## EXTRACT PROVIDED

++++++++++

Tuesday, September 30, 2008

Hotty Toddy

Hotty Toddy, Gosh Almighty
Who in the Hell are we?
Flim Flam, Bim Bam
Ole Miss, By Damn.

Just writing the words gives me a queasy feeling. They echo in my childhood memory from the many football games my father took me to between the Ole Miss Rebels and the Memphis State Tigers. We hated everything about them; how they came to town with their Confederate flags and pep band playing "Dixie" and took over the Peabody Hotel and turned it into a scene from the Old South with annual drunken arrogance. But we hated that damned southern aristocratic cheer most of all. Even before the Coliseum, back when the games were played in Crump Stadium, when the Ole Miss side started up the "Hotty Toddy" cheer, the stadium thundered with boos and the Memphis crowd shouted back, "Go to Hell Ole Miss, Go to Hell," which was considered somewhat scandalous for the time. Mississippi, and it's University, were the last bastions of white supremacy and the plantation mentality. I grew up hating Ole Miss.

In my sophomore year at Christian Brothers High School, I was sitting in a history class, staring out the window at South Parkway in awe as an endless convoy of military vehicles, heavy trucks and tanks, and Federal troops with U.S. Marshals caravaned South in front of the school on the avenue that became old Highway 51 into Mississippi. It was October of 1962, and the resistance of Gov. Ross Barnett to the integration of Ole Miss by James Meredith had touched off deadly riots on campus. President Kennedy had assembled a massive number of troops, which were passing before my eyes on the way to Oxford, when I felt a hard blow to my forehead. The Brother had hit me with a fast-thrown eraser and admonished me to pay attention to my history lesson.

++++++++++

## EXTRACTED DATA
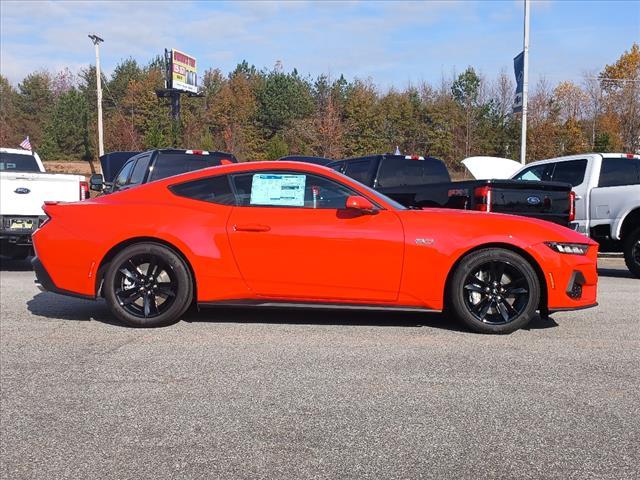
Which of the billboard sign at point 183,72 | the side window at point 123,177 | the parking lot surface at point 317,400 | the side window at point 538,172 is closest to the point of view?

++++++++++

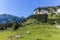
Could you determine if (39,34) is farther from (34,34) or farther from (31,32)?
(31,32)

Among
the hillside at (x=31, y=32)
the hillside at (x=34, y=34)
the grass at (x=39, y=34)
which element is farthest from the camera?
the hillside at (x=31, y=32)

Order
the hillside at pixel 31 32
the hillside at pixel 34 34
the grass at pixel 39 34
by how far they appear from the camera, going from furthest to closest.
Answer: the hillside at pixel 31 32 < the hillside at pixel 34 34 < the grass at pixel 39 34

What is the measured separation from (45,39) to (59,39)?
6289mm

++++++++++

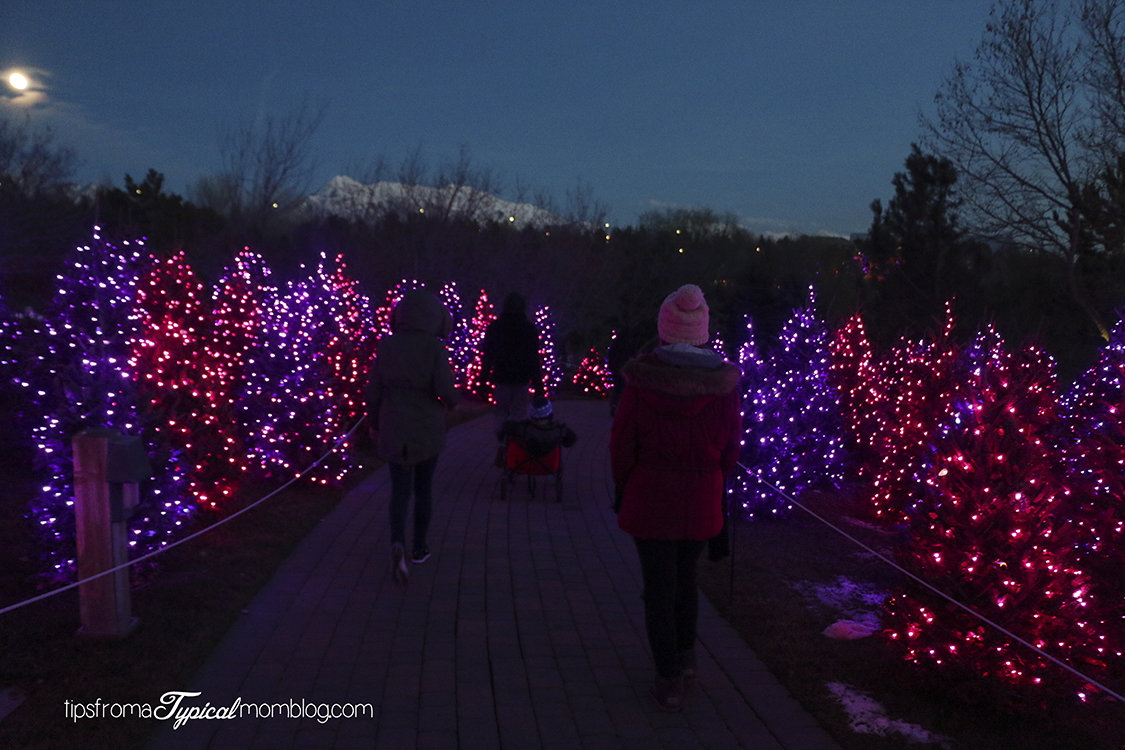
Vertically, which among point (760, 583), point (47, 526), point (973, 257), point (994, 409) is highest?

++++++++++

## WORK TO DO
[a] In the memoir passage about Ole Miss, what did the Memphis crowd shout back when the Ole Miss side started the "Hotty Toddy" cheer?
[b] Count the lines of the records that contain the word "closest", and give only the number.

## SOLUTIONS TO EACH TASK
[a] "Go to Hell Ole Miss, Go to Hell."

[b] 2